The legs that brought her up to surface level, the hands that manipulated doors and dials, and the face that stared blankly into the flurries and fatigued fog that hung over the world were not Piper’s. What was left of the woman, the girl really, that was Piper Shay was minimal. What she was, who she was, was crushed beneath the weight of the world, and there wasn’t a single soul who might help with that weight. Absentmindedly, she made her way through the city, ignoring gangs that could have fallen upon her, neglecting the last vestiges of human contact that mingled in the dying light of day, and forgetting what it was to hold out for a brighter tomorrow.

By the time Piper reached home, night was setting in, and there was no saying if she had been gone for an hour or a week. Posted on the front door of her apartment was the eviction notice. Pairing well with the dismissal of her lease was the train ticket in the mail. When drafted, the ticket was covered by the government. It made it harder for a new recruit to excuse their call to arms, but also came the day after the notice. Someone called upon and given the ticket right away might rip it up or use it to get as far away from home as possible. Piper regarded it, folded it, and put it in her pocket. The voucher was only good for a one-way ride, two days from then.

In the meantime, Piper thought she might starve or go stir-crazy. There was nothing left for her in the city. There wasn’t a dime or dollar she could draw on even to go out with a bang. Were she at all indulged by the Market in any of its offerings, she had no chance at it now. Gregor could come home that night, come to her home that night, and it wouldn’t matter. Everything was done. No job, no friends, and no love, not even money to buy love. The bottle under the sink looked all the more tempting for the lack of choice. But Piper, still holding as close and steadfast as she could to the belief the world might change, couldn’t allow that to come to pass. Somehow, someway, she knew things would have to get better. It might take war to bring better days about, and she was on the fast track to the battle lines. It wasn’t going to be pretty, but it was the only way she might come out the other side of this life sane.

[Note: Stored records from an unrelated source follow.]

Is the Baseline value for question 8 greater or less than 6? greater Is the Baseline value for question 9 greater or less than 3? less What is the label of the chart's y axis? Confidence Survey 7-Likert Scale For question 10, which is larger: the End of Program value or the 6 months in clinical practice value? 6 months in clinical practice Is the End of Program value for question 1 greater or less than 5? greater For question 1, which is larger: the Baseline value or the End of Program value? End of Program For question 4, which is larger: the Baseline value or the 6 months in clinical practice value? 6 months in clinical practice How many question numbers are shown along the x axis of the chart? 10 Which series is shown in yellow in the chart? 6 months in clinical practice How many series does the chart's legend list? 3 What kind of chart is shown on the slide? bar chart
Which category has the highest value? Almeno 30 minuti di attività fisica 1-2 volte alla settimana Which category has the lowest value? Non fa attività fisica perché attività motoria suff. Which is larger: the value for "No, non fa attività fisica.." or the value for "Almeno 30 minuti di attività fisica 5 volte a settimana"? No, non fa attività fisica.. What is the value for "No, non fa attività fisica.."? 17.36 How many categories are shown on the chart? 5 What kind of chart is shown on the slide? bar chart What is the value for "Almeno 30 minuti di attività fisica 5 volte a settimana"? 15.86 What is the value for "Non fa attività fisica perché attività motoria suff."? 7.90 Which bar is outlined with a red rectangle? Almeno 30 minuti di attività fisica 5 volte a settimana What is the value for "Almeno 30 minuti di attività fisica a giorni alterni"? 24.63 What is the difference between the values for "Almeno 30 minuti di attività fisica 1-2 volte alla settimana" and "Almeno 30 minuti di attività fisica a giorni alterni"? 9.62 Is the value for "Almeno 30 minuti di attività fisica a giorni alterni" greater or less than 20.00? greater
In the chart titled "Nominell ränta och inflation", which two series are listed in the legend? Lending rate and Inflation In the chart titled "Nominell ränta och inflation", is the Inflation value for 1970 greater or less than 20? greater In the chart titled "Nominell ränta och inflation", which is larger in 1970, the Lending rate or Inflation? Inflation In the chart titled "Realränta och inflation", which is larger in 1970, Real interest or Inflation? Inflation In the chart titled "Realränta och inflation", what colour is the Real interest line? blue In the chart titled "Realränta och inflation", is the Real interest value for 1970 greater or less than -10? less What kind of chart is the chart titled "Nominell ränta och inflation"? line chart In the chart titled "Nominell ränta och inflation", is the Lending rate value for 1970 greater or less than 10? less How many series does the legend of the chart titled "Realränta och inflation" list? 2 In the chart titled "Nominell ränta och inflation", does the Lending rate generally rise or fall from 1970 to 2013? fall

The speakers rattled with static, and the trailing sound of the recording began to cut out. The sound of a struggle came in place of the recorded voice. Grunts and landed blows, the clatter of equipment being thrown and smashed into pieces filled the speakers. For all of a breath, a new voice came in, brusk and mature, “Kevin, I’m sorry. If you can hear me now, wherever you are, I’m sorry.”

The man’s voice disappeared into the ether just as soon as it had come. The commotion that had taken over the speakers died away, and the regular broadcasts continued. Not a single soul in earshot recognized the recording or the final moments as anything but chatter. A few citizens of the Market on the street looked to the speakers but forgot any notion of concern as the ad roll began again, “Double your pleasure with the Tanner twins.”